Puxin Xu
April 17, 2016
The main goal of this capstone project is to build a shiny application that is able to predict the next word.
This exercise was divided into seven sub tasks like data cleansing, exploratory analysis, the creation of a predictive model and more.
All text data that is used to create a frequency dictionary and thus to predict the next words comes from a corpus called HC Corpora.
All text mining and natural language processing was done with the usage of a variety of well-known R packages.

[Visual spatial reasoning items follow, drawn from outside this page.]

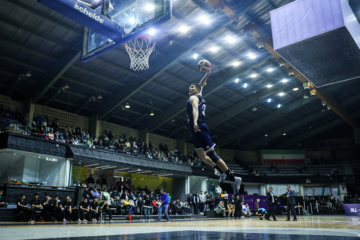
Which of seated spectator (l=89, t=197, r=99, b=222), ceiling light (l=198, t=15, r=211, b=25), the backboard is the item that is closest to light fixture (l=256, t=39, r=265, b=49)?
ceiling light (l=198, t=15, r=211, b=25)

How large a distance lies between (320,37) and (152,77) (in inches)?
505

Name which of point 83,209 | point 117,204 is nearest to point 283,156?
point 117,204

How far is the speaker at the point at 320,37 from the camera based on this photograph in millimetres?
9695

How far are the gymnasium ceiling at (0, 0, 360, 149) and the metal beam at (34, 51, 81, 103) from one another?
61mm

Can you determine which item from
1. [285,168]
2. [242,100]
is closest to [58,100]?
[242,100]

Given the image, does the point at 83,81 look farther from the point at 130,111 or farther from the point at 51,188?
the point at 51,188

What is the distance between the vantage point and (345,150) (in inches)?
1527

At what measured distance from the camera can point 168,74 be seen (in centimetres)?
2248

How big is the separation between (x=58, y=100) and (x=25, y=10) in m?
8.82

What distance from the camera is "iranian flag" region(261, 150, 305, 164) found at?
39219 millimetres

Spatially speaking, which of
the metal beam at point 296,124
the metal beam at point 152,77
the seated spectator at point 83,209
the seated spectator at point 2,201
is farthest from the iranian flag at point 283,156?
the seated spectator at point 2,201

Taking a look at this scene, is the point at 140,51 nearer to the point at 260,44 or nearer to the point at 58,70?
the point at 58,70

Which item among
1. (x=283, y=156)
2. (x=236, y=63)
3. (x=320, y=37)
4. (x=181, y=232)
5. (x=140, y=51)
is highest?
(x=236, y=63)

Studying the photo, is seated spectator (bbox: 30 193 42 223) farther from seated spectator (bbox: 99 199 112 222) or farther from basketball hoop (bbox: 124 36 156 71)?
basketball hoop (bbox: 124 36 156 71)
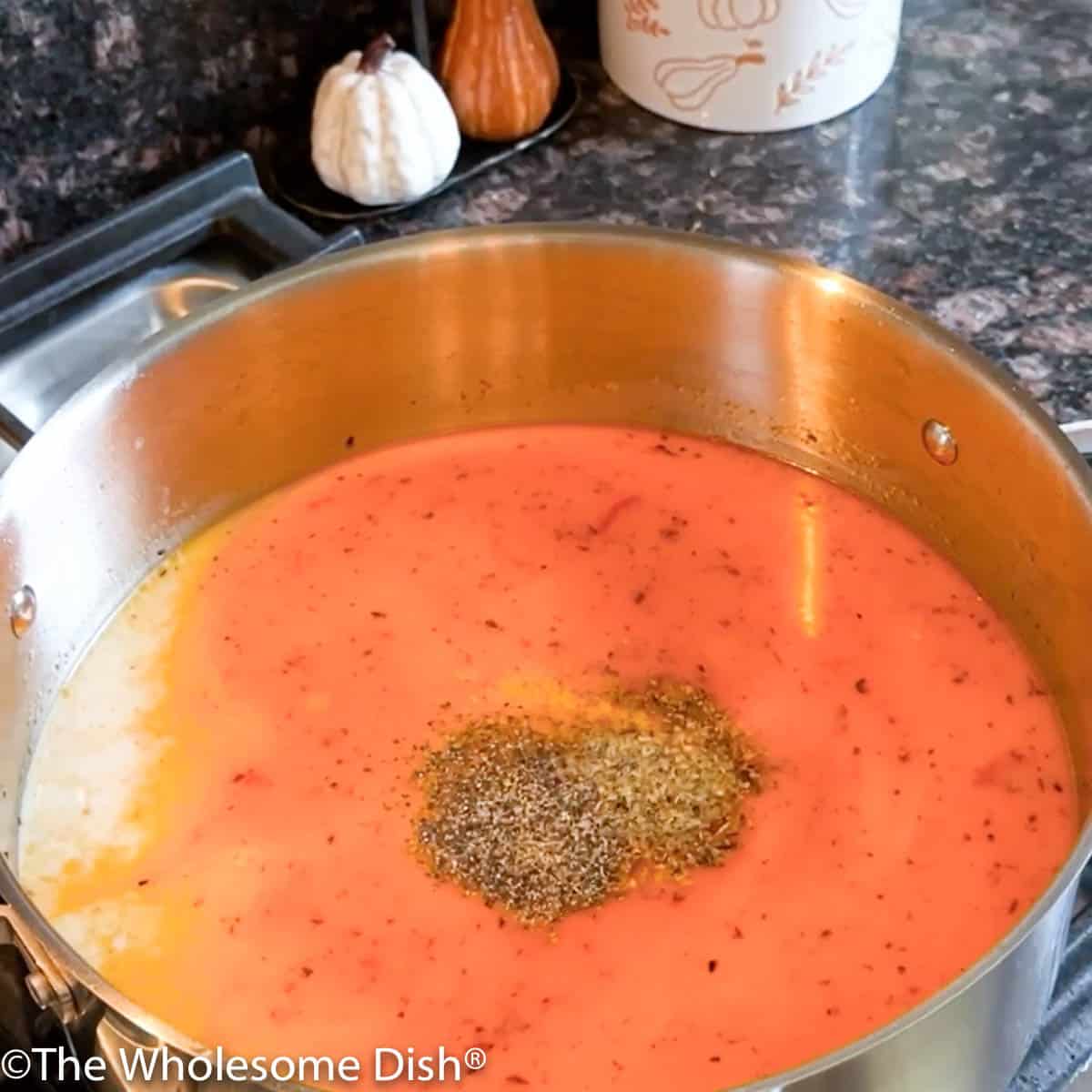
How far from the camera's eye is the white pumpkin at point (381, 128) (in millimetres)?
932

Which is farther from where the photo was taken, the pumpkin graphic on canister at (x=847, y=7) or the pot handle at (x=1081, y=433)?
the pumpkin graphic on canister at (x=847, y=7)

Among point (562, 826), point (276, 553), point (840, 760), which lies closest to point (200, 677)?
point (276, 553)

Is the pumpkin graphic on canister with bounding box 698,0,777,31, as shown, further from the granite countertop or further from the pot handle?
the pot handle

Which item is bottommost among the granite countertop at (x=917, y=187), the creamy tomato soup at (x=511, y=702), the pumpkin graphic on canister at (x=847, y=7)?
the creamy tomato soup at (x=511, y=702)

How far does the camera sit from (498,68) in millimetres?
997

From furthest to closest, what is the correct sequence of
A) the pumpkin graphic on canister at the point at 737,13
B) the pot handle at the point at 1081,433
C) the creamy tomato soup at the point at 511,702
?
the pumpkin graphic on canister at the point at 737,13 → the pot handle at the point at 1081,433 → the creamy tomato soup at the point at 511,702

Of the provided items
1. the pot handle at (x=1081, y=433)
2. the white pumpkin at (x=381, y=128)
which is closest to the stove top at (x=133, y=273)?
the white pumpkin at (x=381, y=128)

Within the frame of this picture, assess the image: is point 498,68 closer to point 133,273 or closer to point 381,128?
point 381,128

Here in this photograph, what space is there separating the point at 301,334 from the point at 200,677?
0.61ft

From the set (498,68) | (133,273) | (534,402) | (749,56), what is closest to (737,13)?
(749,56)

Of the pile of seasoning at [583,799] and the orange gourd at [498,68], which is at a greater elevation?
the orange gourd at [498,68]

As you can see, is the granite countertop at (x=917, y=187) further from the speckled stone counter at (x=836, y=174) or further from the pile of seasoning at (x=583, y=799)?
the pile of seasoning at (x=583, y=799)

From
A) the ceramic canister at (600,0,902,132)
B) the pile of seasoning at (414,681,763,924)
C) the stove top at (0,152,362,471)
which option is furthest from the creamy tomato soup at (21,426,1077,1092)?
the ceramic canister at (600,0,902,132)

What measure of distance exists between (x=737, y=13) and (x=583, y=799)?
480mm
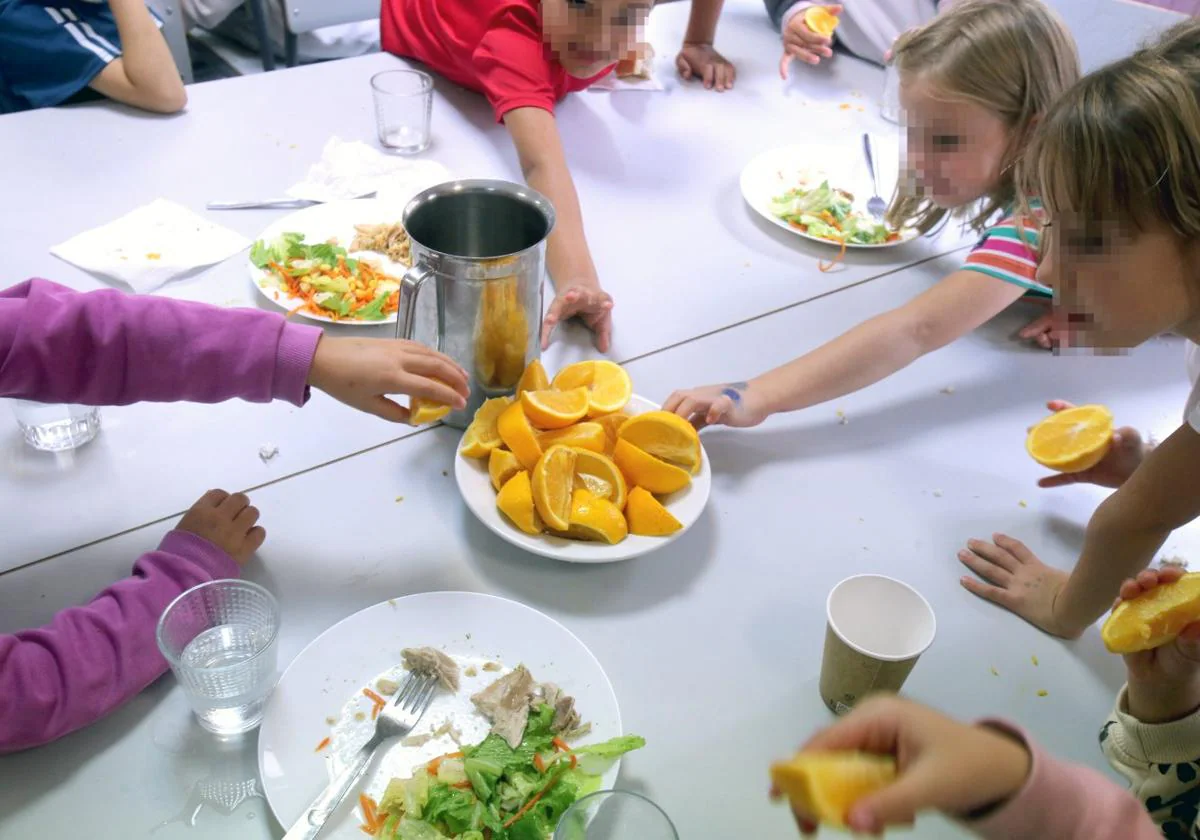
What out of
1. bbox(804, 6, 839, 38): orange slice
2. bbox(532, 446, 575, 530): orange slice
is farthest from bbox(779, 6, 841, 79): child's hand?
bbox(532, 446, 575, 530): orange slice

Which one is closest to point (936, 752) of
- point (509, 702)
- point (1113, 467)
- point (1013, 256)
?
point (509, 702)

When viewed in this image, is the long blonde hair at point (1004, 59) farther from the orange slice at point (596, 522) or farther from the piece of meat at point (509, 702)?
the piece of meat at point (509, 702)

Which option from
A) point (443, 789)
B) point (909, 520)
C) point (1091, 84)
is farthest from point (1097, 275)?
point (443, 789)

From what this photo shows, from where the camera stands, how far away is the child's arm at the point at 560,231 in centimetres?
119

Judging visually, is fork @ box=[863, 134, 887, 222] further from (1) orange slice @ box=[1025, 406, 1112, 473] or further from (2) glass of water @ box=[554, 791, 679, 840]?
(2) glass of water @ box=[554, 791, 679, 840]

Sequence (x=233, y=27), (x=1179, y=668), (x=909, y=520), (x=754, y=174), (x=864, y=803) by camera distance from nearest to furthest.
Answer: (x=864, y=803), (x=1179, y=668), (x=909, y=520), (x=754, y=174), (x=233, y=27)

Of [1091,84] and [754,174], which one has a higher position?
[1091,84]

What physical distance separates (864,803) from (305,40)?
8.43 ft

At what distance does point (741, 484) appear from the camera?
1041mm

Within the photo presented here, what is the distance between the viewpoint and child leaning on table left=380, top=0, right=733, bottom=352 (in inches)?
50.7

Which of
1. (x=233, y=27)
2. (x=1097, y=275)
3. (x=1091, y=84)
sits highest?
(x=1091, y=84)

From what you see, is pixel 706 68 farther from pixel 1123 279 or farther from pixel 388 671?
pixel 388 671

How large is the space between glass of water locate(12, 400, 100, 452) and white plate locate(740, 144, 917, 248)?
102 cm

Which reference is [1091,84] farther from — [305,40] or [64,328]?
[305,40]
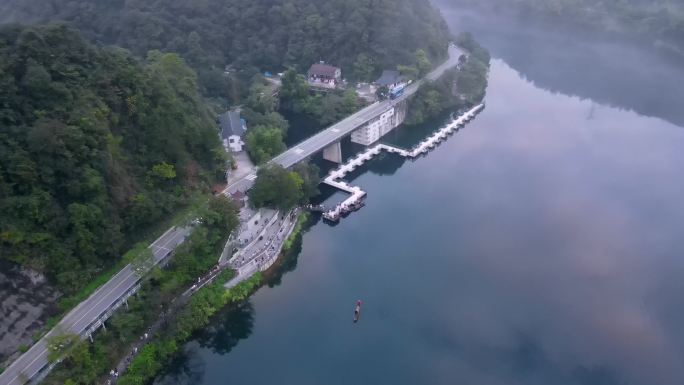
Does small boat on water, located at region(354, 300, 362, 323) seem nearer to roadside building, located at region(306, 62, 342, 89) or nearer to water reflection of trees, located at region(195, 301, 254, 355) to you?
water reflection of trees, located at region(195, 301, 254, 355)

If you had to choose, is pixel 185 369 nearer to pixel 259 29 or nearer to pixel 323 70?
pixel 323 70

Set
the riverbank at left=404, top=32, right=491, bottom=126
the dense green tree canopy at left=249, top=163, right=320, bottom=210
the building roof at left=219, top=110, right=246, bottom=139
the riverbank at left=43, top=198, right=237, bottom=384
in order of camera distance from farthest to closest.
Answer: the riverbank at left=404, top=32, right=491, bottom=126 < the building roof at left=219, top=110, right=246, bottom=139 < the dense green tree canopy at left=249, top=163, right=320, bottom=210 < the riverbank at left=43, top=198, right=237, bottom=384

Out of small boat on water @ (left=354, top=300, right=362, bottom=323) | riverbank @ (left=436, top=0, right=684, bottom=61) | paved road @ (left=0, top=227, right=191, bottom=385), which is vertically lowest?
riverbank @ (left=436, top=0, right=684, bottom=61)

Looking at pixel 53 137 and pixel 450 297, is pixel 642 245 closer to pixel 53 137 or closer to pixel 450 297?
pixel 450 297

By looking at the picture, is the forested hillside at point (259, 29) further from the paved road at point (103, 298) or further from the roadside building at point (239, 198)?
the roadside building at point (239, 198)

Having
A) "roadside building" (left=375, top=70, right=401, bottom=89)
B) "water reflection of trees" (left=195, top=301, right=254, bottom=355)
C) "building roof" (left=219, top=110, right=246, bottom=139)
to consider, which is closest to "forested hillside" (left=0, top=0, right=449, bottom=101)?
"roadside building" (left=375, top=70, right=401, bottom=89)

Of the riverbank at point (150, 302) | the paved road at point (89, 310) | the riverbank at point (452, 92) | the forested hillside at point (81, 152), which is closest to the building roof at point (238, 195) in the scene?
the forested hillside at point (81, 152)

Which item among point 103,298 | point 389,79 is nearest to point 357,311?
point 103,298
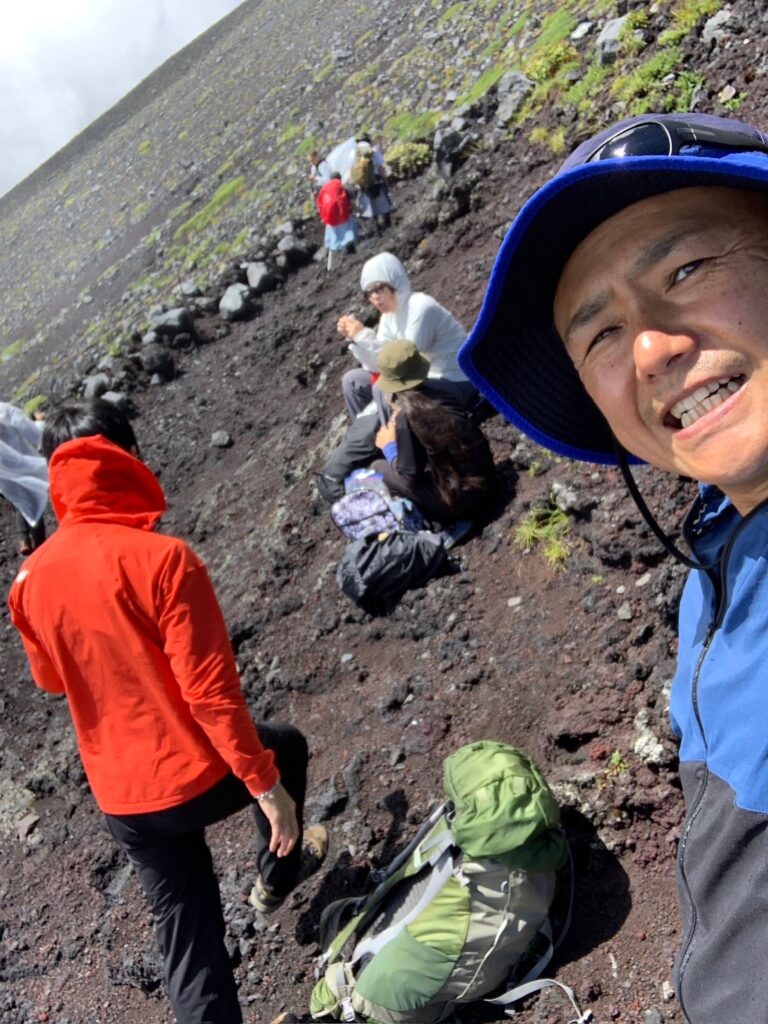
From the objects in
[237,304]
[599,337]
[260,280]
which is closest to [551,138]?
[260,280]

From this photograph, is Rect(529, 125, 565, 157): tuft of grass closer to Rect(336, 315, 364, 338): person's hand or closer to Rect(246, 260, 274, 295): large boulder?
Rect(336, 315, 364, 338): person's hand

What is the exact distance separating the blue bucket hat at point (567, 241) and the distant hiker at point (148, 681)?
161 centimetres

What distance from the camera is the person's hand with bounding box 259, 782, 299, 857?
353cm

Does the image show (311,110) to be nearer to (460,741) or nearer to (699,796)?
(460,741)

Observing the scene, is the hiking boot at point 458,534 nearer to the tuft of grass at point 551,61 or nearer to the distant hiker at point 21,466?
the distant hiker at point 21,466

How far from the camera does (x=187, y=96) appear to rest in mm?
45469

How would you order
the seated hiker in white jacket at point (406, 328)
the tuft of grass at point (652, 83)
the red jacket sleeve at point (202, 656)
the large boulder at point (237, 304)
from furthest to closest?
the large boulder at point (237, 304) → the tuft of grass at point (652, 83) → the seated hiker in white jacket at point (406, 328) → the red jacket sleeve at point (202, 656)

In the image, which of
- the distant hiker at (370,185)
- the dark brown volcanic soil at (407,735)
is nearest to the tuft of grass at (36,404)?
the distant hiker at (370,185)

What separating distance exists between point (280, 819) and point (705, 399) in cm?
280

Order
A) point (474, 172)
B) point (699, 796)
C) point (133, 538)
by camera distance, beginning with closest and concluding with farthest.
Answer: point (699, 796) → point (133, 538) → point (474, 172)

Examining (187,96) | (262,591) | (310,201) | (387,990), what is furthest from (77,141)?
(387,990)

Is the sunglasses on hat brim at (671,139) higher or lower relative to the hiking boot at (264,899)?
higher

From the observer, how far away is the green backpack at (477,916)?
3.36 m

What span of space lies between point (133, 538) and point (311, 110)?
85.8 ft
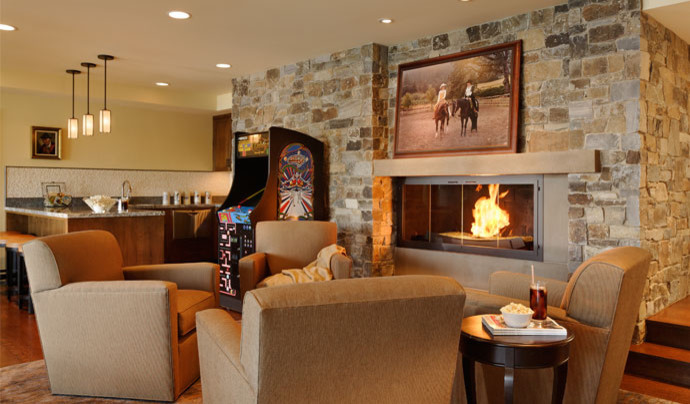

After creating a data sample from the HC Corpora data, this sample was cleaned by conversion to lowercase, removing punctuation, links, white space, numbers and all kinds of special characters. This data sample was then tokenized into so-called n-grams.
In the fields of computational linguistics and probability, an n-gram is a contiguous sequence of n items from a given sequence of text or speech. (Source)
As the picture, the interface of the application is simple.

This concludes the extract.